Malcolm Reddick sat shirtless and puffed on a cigarette as he labored to breathe. He coughed up blood as he sat at the table in his home at 1438 N. Water. He doesn't eat much. Most days, he is too weak to leave his home. Reddick, 74, has severe emphysema and lung cancer...

Malcolm Reddick sat shirtless and puffed on a cigarette as he labored to breathe.

He coughed up blood as he sat at the table in his home at 1438 N. Water. He doesn't eat much. Most days, he is too weak to leave his home.

Reddick, 74, has severe emphysema and lung cancer.

Across town at the Fountainbleu Lodge nursing home, 74-year-old JoAnne Seabaugh is bedridden. Oxygen tubes to her nose help her breathe.

Seabaugh's husband died of lung cancer and now she is too.

Cancer patient Billy Howard, 60, is dying, too.

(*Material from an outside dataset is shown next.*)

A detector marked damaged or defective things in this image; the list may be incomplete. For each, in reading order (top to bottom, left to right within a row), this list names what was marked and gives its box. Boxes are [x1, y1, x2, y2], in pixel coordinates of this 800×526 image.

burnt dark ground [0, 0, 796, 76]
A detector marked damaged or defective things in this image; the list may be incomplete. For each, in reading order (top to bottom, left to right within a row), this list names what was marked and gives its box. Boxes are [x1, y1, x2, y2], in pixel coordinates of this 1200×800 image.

Outwardly, the former surveyor looks healthy enough as he whittles a piece of wood into a cross outside his mobile home at 1400 S. West End Blvd.

But appearances are deceiving. Howard had a kidney removed in February, but the cancer has spread to his lungs and bones.

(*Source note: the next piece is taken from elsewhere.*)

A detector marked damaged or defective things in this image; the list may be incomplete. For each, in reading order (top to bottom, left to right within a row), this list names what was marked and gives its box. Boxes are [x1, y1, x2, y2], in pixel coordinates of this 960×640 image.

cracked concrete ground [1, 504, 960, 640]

Howard, Seabaugh and Reddick are among the terminally ill patients served by Southeast Hospice.

Southeast Missouri Hospital operates the program from a former furniture store at 760 S. Kingshighway.

The hospice has a staff of 16 full- and part-time employees, and about 80 volunteers. It serves patients in Cape Girardeau, Scott, Stoddard, New Madrid, Mississippi, Perry, Bollinger and eastern Wayne counties.

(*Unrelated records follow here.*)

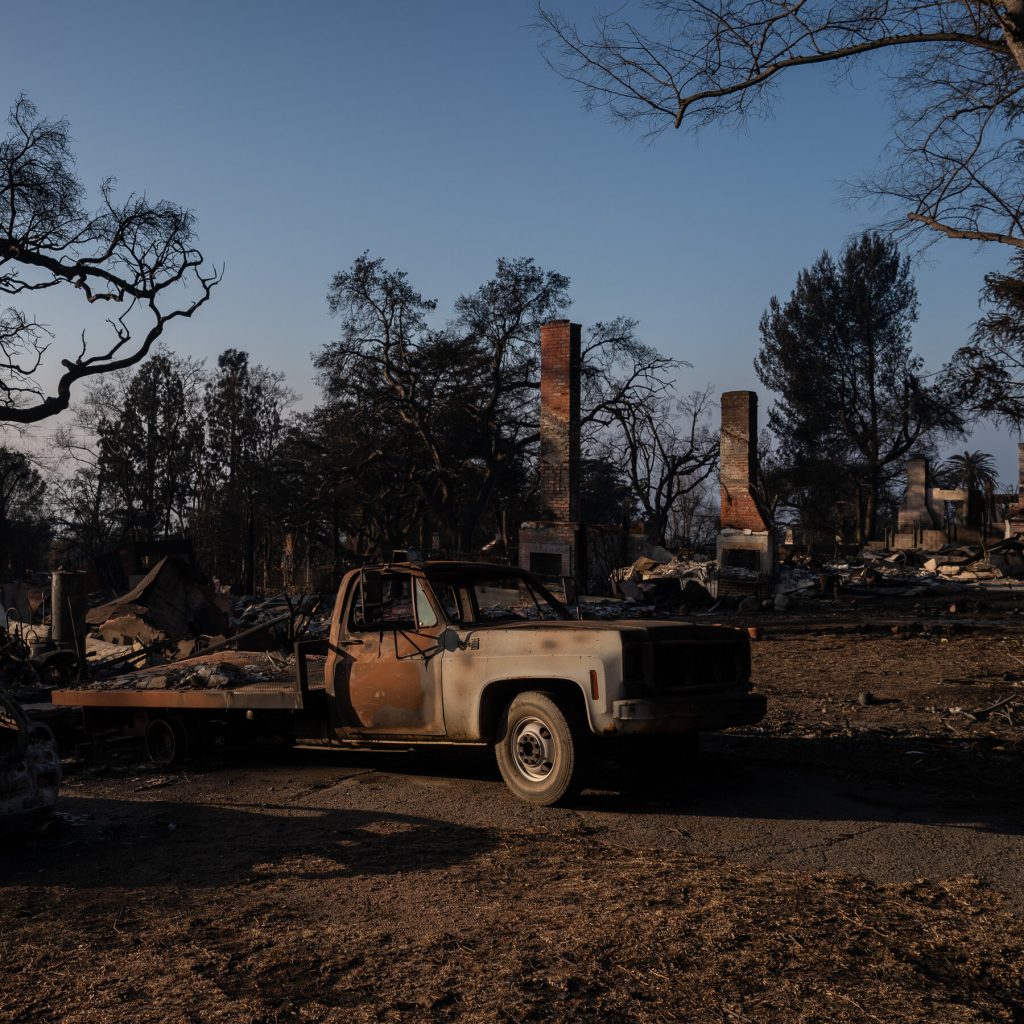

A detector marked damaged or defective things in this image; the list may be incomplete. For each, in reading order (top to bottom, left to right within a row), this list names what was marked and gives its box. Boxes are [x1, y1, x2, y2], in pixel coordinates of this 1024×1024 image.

burned vehicle door [334, 572, 446, 732]
burned flatbed truck [54, 564, 760, 804]
rusted truck frame [52, 564, 764, 804]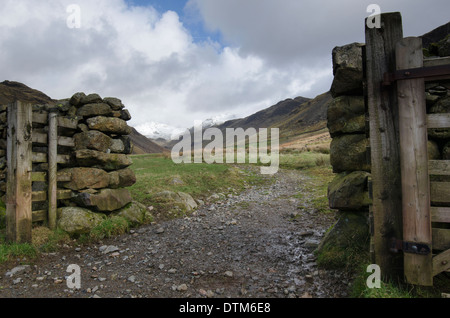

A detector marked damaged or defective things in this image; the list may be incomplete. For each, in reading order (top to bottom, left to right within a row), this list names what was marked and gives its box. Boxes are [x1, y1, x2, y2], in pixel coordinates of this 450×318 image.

rusty metal bracket [382, 64, 450, 85]
rusty metal bracket [388, 238, 430, 256]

Hospice nurses, social workers and Dr. Charles P. McGinty regularly make house calls.

The hospice staff also includes a minister, who visits patients and families on request.

Hospice staff members dispense everything from emotional support to pain medication.

"Our ambition is to give these people as good a death as possible," said McGinty, Southeast Hospice medical director. "We try to make their last few weeks or months as pleasant as possible."

McGinty plans to close his 40-year-old Cape Girardeau practice by the end of the year and devote more time to the hospice program.

He has worked with the program for about a year, taking over as medical director last summer.

The hospice medicates patients to relieve as much of the physical pain as possible.

Patients are typically prescribed a variety of drugs, including morphine.

The goal is to let the terminally ill die at home or in nursing homes surrounded by their families rather than in a hospital room.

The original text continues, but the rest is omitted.